For growth initiatives, many companies are looking to innovate by ramping analytical, mobile, social, big data, and cloud initiatives. For example, GE is one growth-oriented company and just announced heavy investment in the Industrial Internet with GoPivotal. One area of concern to many well-established businesses is what to do with their mainframe powered applications. Mainframes are expensive to run, but the applications that run off of them are typically very important and the business can not afford to risk downtime or any degradation in service. So, until now the idea of modernizing a mainframe application has often faced major roadblocks.
There are ways to preserve the mainframe and improve application performance, reliability and even usability.
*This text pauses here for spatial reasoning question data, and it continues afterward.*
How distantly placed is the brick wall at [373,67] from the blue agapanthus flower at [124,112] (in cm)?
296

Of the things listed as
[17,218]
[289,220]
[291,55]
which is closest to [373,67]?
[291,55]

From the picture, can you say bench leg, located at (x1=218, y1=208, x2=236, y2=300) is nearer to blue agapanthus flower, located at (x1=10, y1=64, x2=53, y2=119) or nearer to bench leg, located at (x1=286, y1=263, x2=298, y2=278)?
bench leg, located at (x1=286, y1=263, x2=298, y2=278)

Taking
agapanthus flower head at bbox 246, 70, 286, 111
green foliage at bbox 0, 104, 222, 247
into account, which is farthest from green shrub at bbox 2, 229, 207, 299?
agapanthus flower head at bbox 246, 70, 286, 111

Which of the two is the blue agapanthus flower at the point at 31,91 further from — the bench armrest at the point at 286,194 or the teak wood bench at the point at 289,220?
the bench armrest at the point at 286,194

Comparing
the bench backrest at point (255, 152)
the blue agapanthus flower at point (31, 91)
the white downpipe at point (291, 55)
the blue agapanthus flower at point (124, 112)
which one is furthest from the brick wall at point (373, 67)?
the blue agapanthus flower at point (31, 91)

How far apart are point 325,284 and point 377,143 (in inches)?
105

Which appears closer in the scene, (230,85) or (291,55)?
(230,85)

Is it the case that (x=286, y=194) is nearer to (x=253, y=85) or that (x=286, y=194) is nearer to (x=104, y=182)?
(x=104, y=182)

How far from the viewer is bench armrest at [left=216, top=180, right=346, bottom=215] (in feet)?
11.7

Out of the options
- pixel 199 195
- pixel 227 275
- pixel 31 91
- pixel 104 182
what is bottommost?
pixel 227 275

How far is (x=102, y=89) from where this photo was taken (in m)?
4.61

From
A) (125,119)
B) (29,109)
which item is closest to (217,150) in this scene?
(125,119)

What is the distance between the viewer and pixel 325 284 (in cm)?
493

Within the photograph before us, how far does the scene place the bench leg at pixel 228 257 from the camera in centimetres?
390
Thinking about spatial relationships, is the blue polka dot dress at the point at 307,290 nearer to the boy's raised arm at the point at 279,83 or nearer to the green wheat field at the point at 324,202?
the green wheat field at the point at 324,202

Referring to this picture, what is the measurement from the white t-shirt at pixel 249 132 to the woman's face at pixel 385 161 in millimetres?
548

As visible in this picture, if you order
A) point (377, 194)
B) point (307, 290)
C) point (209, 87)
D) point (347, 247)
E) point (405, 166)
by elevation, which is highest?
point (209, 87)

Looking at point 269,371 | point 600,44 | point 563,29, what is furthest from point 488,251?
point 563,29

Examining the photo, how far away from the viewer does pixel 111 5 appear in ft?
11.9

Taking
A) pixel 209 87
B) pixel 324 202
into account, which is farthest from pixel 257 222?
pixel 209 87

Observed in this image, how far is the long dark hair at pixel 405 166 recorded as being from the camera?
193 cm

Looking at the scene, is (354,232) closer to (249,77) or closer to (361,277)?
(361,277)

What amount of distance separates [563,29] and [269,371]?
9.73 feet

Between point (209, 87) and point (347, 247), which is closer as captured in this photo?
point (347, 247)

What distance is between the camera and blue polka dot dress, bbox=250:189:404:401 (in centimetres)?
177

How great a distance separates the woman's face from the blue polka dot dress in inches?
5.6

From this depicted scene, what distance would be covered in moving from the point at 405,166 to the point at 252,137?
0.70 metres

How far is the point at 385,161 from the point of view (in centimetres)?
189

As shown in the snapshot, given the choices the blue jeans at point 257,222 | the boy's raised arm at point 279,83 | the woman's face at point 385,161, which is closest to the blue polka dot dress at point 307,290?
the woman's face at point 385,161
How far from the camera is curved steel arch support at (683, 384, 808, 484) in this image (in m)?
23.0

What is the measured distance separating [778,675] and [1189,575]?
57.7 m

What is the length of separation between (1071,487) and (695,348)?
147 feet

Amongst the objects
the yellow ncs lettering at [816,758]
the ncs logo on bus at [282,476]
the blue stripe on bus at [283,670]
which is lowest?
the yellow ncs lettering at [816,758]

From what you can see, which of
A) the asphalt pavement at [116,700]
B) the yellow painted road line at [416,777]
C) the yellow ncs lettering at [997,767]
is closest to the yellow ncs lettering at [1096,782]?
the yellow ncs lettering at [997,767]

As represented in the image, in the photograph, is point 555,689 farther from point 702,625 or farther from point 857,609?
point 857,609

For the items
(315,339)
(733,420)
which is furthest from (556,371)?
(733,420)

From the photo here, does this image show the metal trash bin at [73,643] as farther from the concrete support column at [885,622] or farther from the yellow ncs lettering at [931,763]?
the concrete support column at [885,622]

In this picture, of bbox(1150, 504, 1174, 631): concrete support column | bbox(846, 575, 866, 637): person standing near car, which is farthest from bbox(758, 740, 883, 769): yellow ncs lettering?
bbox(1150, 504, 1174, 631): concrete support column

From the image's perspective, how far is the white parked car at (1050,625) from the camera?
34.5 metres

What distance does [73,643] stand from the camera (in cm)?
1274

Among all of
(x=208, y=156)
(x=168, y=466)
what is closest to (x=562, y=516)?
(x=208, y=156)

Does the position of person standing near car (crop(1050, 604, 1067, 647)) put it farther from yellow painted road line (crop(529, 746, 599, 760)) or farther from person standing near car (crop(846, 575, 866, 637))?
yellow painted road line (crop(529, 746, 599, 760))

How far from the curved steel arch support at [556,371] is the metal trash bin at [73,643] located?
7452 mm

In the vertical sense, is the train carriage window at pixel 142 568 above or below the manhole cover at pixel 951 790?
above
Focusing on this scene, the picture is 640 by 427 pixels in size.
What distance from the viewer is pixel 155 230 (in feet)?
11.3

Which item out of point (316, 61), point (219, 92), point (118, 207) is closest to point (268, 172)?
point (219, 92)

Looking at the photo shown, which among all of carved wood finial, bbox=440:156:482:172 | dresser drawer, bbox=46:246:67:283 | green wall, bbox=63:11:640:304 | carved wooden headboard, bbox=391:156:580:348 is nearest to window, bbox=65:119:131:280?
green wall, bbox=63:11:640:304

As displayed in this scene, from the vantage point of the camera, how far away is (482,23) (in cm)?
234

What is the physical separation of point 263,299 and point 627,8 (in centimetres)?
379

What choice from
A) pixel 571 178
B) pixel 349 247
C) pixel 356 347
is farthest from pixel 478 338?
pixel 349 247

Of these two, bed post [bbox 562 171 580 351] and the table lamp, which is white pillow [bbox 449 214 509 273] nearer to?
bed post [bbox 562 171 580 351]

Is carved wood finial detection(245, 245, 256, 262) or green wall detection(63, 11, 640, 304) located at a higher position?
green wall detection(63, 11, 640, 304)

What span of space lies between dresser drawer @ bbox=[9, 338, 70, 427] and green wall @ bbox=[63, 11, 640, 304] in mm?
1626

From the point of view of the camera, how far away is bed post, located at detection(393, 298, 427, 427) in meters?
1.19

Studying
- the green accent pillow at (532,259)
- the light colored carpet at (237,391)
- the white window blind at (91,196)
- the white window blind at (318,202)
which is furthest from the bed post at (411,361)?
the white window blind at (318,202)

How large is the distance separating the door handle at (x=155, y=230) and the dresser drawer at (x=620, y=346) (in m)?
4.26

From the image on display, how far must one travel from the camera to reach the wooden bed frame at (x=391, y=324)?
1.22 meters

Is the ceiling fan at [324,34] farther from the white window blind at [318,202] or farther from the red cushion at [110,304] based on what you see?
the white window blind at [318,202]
As one of the world’s largest banks sees, big, fast data grids can provide an incremental approach to mainframe modernization and reduce risk, lower operational costs, increase data processing performance, and provide innovative analytics capabilities for the business—all based on the same types of cloud computing technologies that power internet powerhouses and financial trading markets.
The Fast Data component
One customer used used vFabric GemFire to save $75 million dollars on a mainframe modernization project, and it has been used for the past ten years as highly performant, horizontally scalable data transaction layers, or big data grid, for mission-critical applications. Both GemFire and it’s sister product, SQLFire, are known to achieve linear scale. Key use cases include credit-card transaction systems, stock trading platforms, foreign exchange systems, web-based travel reservation systems, and mainframe batch data offloading. As an in-memory data grid, its main advantages are being able to do in-memory, sub-millisecond transactions while still maintaining the highest standards for fault-tolerance, high-availability, and linear scalability on a distributed platform.
The Big Data component
With big data analysis, Greenplum has a multitude of customer case studies with companies like O’Reilly Media, Skype, and NYSE Euronext. These solutions have become well-known when it comes to analytical analysis on multiple terabyte or petabyte data sets where traditional relational databases begin to break down, stop scaling, or fail to deal well with un-structured data. Greenplum technology provides a complete big data solution for both structured and unstructured data, based on the Greenplum Database and Pivotal HD—a commercially supported distribution of Hadoop that includes HDFS, MapReduce, Hive, Pig, HBase, Zookeeper, Sqoop, and Flume. The recently announced Pivotal Advanced Database Services powered by HAWQ allow for SQL queries to run on the fastest Hadoop-based query interface on the market today—a 100X+ faster solution.
Fast Data + Big Data: Better together
Big data and fast data solutions make a lot of sense together as we’ve seen on many customer solution blueprints delivered over the past several months. This is because most business owners and administrators aren’t able to fully utilize the data being captured in their transactional systems on a daily basis. From a business value perspective, the fast data layer can bring scalability and reliability to the business while reducing the cost per transaction. Most transactional systems also benefit from predictive analytics on transacted data, and the fast data layer enables this type of real-time transaction analysis that can also incorporate big data result-sets. The big data layer provides insight on mountains of data to help with decision making and support traditional performance metrics or enable more advanced types of visualization and data science.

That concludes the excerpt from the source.